# Selected extract
Content starts

Members of the VT100 family can transmit data at any one of the following speeds: 50, 75, 110, 134.5, 150, 200, 300, 600, 1200, 1800, 2000, 2400, 3600, 4800, 9600, or 19,200 bits per second.
These terminals are also capable of receiving data at any of the following defined speeds: 50, 75, 110, 134.5, 150, 200, 300, 600, 1200, 1800, 2000, 2400, 3600, 4800, 9600, or 19,200 bits per second. The receive speed is independent of the transmit speed. The terminal can receive data at one speed and transmit it at a different speed.
Answerback is a feature that provides the terminal with the ability to identify itself by sending a message to the host. This message can be up to 20 characters in length, including control characters. The entire answerback message sequence can take place automatically without affecting the screen or requiring operator action if an ENQ is sent to the terminal. You can send the answerback message by pressing the CTRL and BREAK keys simultaneously.
To set the answerback message, use the following steps:
Once you have followed these steps, the answerback message will be temporarily stored in the terminal and can be saved with a Save operation.
You can change or store set-up features on either a temporary or fixed basis. To temporarily store a feature, just exit set-up mode after changing the feature – the terminal reacts according to the new setting. If a recall operation is performed, or the terminal is reset, or the terminal power is turned off, all temporary feature settings are replaced by the features that have been stored on a fixed basis.

Content ends

# Required actions
• A. In the VT100 extract, how long can the answerback message be?
• B. Could you restate the paragraph in the VT100 extract that begins "Answerback is a feature" as a short bulleted list that keeps its main facts?
• C. How would you translate this sentence from the VT100 extract into Spanish: "The terminal can receive data at one speed and transmit it at a different speed."

# Data segment
Content starts

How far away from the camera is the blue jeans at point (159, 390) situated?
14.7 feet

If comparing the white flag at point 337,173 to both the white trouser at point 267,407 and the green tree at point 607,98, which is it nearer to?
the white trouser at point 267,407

Content ends

# Your responses
• A. Up to 20 characters, including control characters.

• B.
- Answerback lets the terminal identify itself by sending a message to the host.
- The message can be up to 20 characters long, including control characters.
- If an ENQ is sent to the terminal, the whole answerback sequence can happen automatically, without affecting the screen or needing operator action.
- The message can also be sent by pressing CTRL and BREAK at the same time.

• C. El terminal puede recibir datos a una velocidad y transmitirlos a una velocidad diferente.